The author's name is "Nina G.," her moniker in the Bay Area comedy circuit. Recently she presented her story to Butte College faculty and staff during the new semester convocation. Nina and husband Ethan live in Oakland; she works at a community college as a counselor for students with disabilities but is also part of a comedy troupe called The Comedians with Disabilities Act.

Though her talk at Butte College was rated PG, the story she tells in her new book is far edgier (she is no stranger to F-bombs). But it's also a poignant journey of a childhood that "took all the negative social cues and internalized them, like a box of baking soda absorbing every rotten odor in the fridge."

"Stutterer Interrupted: The Comedian Who Almost Didn't Happen" ($16.95 in paperback from She Writes Press; also for Amazon Kindle) is half autobiography, half reflection about embracing the person she is, stuttering included. But for supportive parents and counselors, Nina may have remained that "weird kid."

At sixteen she volunteered for the National Stuttering Project in San Francisco. "I was surrounded by well-adjusted adults who could speak without fluency and still lead normal lives." She resolved not to "hide behind the 'weird kid' persona. I spoke in my natural voice and started making peace with my repetitions and blocks."

Later she earned her doctorate in psychology and became "a frustrated dyslexic-stuttering academic" who found real joy in venues like the bar in San Bruno "where a fight breaks out and I have to resort to my dirtiest jokes to distract from the screaming man being dragged out in handcuffs.

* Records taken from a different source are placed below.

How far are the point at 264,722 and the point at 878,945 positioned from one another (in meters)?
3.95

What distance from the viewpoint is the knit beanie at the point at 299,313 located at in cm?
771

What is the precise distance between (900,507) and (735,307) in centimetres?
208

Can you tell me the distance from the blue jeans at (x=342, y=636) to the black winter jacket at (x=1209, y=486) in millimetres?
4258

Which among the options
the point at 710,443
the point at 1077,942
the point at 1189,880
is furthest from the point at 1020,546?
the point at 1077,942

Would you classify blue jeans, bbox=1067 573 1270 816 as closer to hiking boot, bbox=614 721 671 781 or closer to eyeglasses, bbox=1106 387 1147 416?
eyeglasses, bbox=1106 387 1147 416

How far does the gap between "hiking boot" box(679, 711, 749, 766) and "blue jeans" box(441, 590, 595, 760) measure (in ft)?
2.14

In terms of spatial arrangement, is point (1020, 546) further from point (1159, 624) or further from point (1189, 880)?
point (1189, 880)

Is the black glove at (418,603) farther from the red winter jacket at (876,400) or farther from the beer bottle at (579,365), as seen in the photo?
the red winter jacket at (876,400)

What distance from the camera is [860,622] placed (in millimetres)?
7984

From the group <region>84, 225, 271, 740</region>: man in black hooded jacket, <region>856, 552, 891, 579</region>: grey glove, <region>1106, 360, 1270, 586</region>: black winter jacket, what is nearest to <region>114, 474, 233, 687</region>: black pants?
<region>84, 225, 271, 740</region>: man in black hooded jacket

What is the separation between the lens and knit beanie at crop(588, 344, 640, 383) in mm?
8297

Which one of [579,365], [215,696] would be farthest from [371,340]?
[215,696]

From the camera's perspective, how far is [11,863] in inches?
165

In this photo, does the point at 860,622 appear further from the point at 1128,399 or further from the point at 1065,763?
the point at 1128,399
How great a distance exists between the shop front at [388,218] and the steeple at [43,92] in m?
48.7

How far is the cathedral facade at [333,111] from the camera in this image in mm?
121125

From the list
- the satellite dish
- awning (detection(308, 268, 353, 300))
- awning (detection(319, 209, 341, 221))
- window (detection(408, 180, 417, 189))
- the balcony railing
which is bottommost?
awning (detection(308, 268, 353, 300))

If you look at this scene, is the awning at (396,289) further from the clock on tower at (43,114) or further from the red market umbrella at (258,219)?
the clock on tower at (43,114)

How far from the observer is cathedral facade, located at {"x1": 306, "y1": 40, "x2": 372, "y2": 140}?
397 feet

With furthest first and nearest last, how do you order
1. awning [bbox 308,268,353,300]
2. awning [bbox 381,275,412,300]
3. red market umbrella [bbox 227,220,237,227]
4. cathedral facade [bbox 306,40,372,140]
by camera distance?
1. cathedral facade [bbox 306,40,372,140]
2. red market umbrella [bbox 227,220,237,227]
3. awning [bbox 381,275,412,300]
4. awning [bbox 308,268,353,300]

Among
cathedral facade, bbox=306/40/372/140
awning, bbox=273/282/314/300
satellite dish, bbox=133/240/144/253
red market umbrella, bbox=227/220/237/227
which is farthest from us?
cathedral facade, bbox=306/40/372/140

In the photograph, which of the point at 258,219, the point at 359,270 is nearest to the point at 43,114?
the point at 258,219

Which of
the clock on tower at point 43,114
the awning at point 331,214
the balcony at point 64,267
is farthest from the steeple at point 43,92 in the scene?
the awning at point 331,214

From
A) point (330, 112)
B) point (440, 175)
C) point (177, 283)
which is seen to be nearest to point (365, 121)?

What other job lets you have all those experiences? To be a comedian, you have to love what you do. And I do love what I do."

There are practical chapters on how well-meaning folks who hear a report on NPR suddenly become experts on stuttering. How Howard Stern helped her find self-acceptance. How she "stopped denying myself a voice out of fear of inconveniencing others. I became upfront about my dysfluency...."

Her dream? To make "the world a more stutter-friendly and loving place." One life at a time.